START Text section

# Spider egg sac on banana



## axorozzas (Aug 16, 2008)

This morning I found a spider egg sac on one of the bananas we bought from St Albans market.

I've never bred spiders before but I'd like to try and keep it and try and rear the spiderlings to see what they are. I know being completely ignorant to the species doesn't help much but...

How would I go about this? and is this going a bit too into the deep end for someone as inexperienced as me?


----------



## atum (Jun 1, 2009)

It may be a Brazilian Wanderer sac. Which you definitely don't want. Search it up on google. Were the bananas already packaged?

Whatever spider the sacs from it will probably be useless now as it would have been put into storage and exposed to pretty low temperatures, as well as getting moved about a lot during transport.


----------



## nighthunte29 (Dec 28, 2008)

i lolled, lots of very evil spiders come from banana lands, such as the wanderer, youll either end up with a boring british species, or a dealy brazilian species, its just not worth it, also the banana's are thoroughly cleaned before packaging, i doubt the sack is alive


----------



## Ozgi (Jun 1, 2008)

The best thing to do is put it in the freezer. It probably wouldn't hatch anyway. But if it did you may have a lot of very deadly, very illegal spiders in your possession!


----------



## killerclown (Nov 21, 2008)

Ozgi said:


> very illegal spiders in your possession!


yeah :lol2:


----------



## GRB (Jan 24, 2008)

There are lots of other spiders that inhabit bananas other than BW'ers :roll:

However, I do suggest you freeze them. Even some foreign benign spiders could be more hassle than it's worth.


----------



## atum (Jun 1, 2009)

END Text section

- Brief 1
Answer these questions about the spider egg sac thread, one line each:
(a) At which market were the bananas bought?
(b) What does Ozgi say is the best thing to do with the sac?
(c) What does nighthunte29 say happens to bananas before packaging?
- Brief 2
Pick up the spider egg sac thread from the point where it stops.
The material after the thread has nothing to do with the tasks.

START Data extract

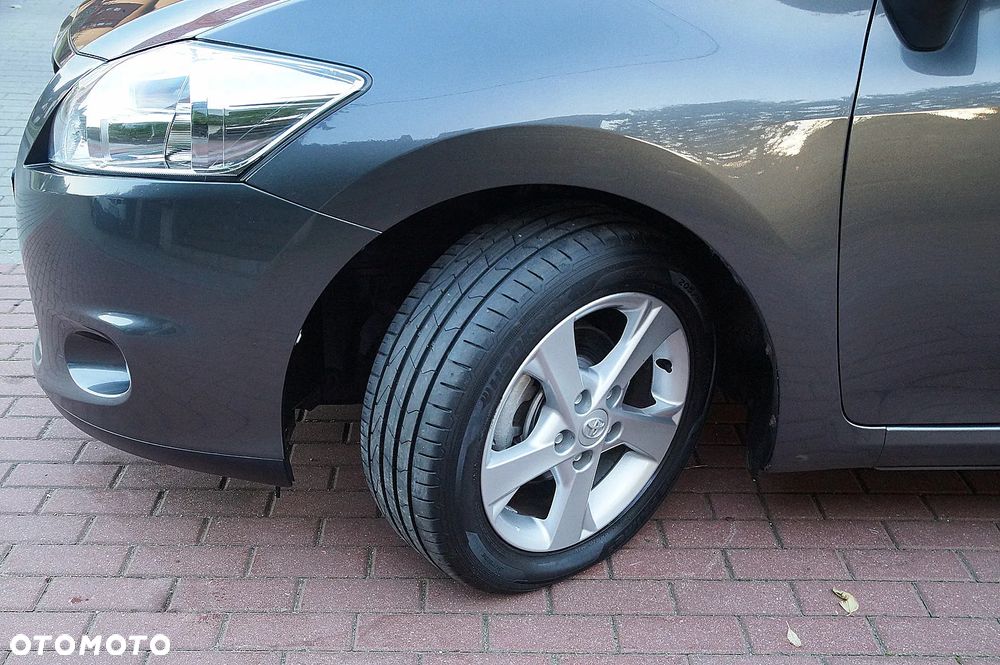 Toyota Auris 1.6 Comfort - 27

END Data extract

- Reply 1
(a) St Albans market.
(b) Put it in the freezer.
(c) They are thoroughly cleaned.

- Reply 2
GRB said:


> There are lots of other spiders that inhabit bananas other than BW'ers :roll:
> 
> However, I do suggest you freeze them. Even some foreign benign spiders could be more hassle than it's worth.


True, but worse case scenario in my eyes would be having a wanderer's sac on my hands.


----------



## Craig Mackay (Feb 2, 2009)

If the sac *was* viable and from a foreign species you would be presented with several complications such as what do you do with the resulting spiderlings especially when the species is unknown and whether or not they'd be DWA (probably very unlikely). It would be irresponsible to try and sell the slings with no idea what they were so your only other option would be to keep them which raises other issues such as care etc etc.

Probably best just to destroy it I'd say.


----------



## axorozzas (Aug 16, 2008)

LOL OK! THanks for the advice guys. Wasn't a great idea from the start then was it?

will freeze it then.


----------



## matto2k (Nov 30, 2006)

where are the bananas from? (country of origin not store brought at) would help narrow down what it could be. 

but yeah there is a chance your rearing BW'ers or brown recluses.... lol


----------



## Herpalist (Jun 17, 2009)

Unknown and invasive sp. Get rid of it is my 2 cents.


----------



## GRB (Jan 24, 2008)

Recluse spiders? Unless you buy bananas shipped from specific parts of the USA then I wouldn't worry about it...

I still suggest you get rid of them, but not for many of the exaggerated reasons posted prior.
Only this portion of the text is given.